Exercise description: Reproduce the live music review below word for word, from its title line through its final line.

Passage given:

===============

Live Reviews: Dead Letters, Obscurants, Water from Your Eyes, Palm…

Category: Blog,Reviews — Tags: , , , — @ 7:50 am December 5, 2022

by Tim McMahan,

The weekend went like this…

From all reports, I missed the best show of the weekend by about an hour. Head of Femur opened the Sydney Saturday night showcase and I wasn’t able to get there in time for their set but was told it was an absolute scorcher from four people who were there. I got to the bar just after it ended and walked into a crowd that looked like a scene from Sokol Underground circa the early 2000s. Head of Femur goes way back with a lot of the Saddle Creek crew. 

The Obscurants at The Sydney, Dec. 3, 2022.

Lincoln emo-punk band The Obsurants were up next and played a solid set of high-energy emo-punk songs performed seamlessly one after the other with no break in between. Frontman Eric Maly has the right voice for these anthemic power-punk tunes. A few times during the set when he wasn’t playing his guitar he appeared to be doing America Sign Language while he sang, which was strangely affecting. 

Dead Letters practically playing in the dark at The Sydney, Dec. 3, 2022.

===============

Excerpted records:

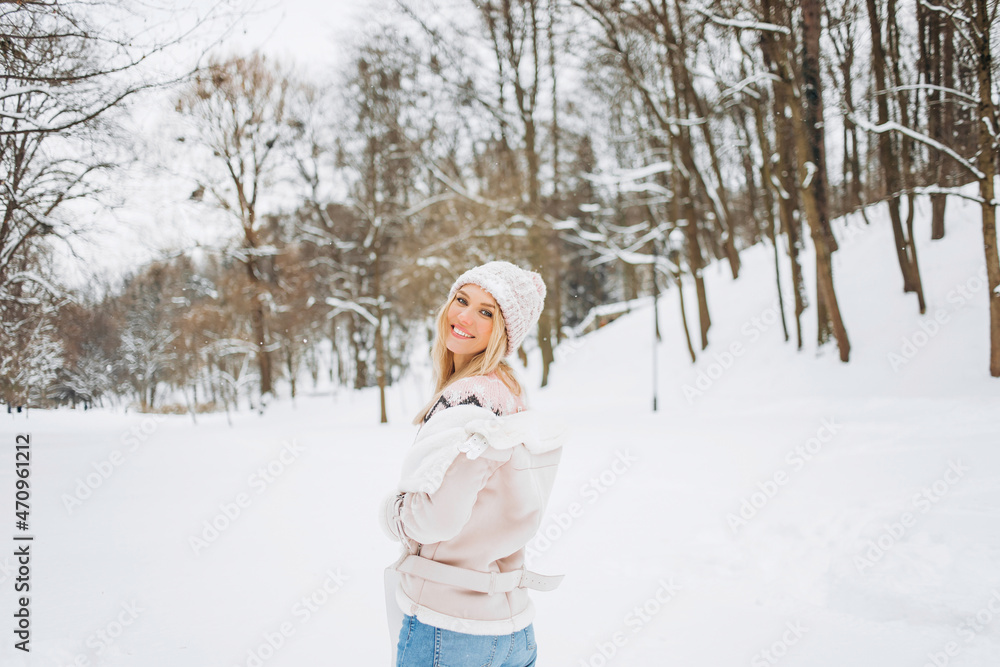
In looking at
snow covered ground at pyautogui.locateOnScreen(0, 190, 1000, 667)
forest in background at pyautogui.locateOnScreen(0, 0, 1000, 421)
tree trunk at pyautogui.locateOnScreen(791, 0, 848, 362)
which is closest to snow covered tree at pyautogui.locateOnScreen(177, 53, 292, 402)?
forest in background at pyautogui.locateOnScreen(0, 0, 1000, 421)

===============

Solution:
Live Reviews: Dead Letters, Obscurants, Water from Your Eyes, Palm…

Category: Blog,Reviews — Tags: , , , — @ 7:50 am December 5, 2022

by Tim McMahan,

The weekend went like this…

From all reports, I missed the best show of the weekend by about an hour. Head of Femur opened the Sydney Saturday night showcase and I wasn’t able to get there in time for their set but was told it was an absolute scorcher from four people who were there. I got to the bar just after it ended and walked into a crowd that looked like a scene from Sokol Underground circa the early 2000s. Head of Femur goes way back with a lot of the Saddle Creek crew. 

The Obscurants at The Sydney, Dec. 3, 2022.

Lincoln emo-punk band The Obsurants were up next and played a solid set of high-energy emo-punk songs performed seamlessly one after the other with no break in between. Frontman Eric Maly has the right voice for these anthemic power-punk tunes. A few times during the set when he wasn’t playing his guitar he appeared to be doing America Sign Language while he sang, which was strangely affecting. 

Dead Letters practically playing in the dark at The Sydney, Dec. 3, 2022.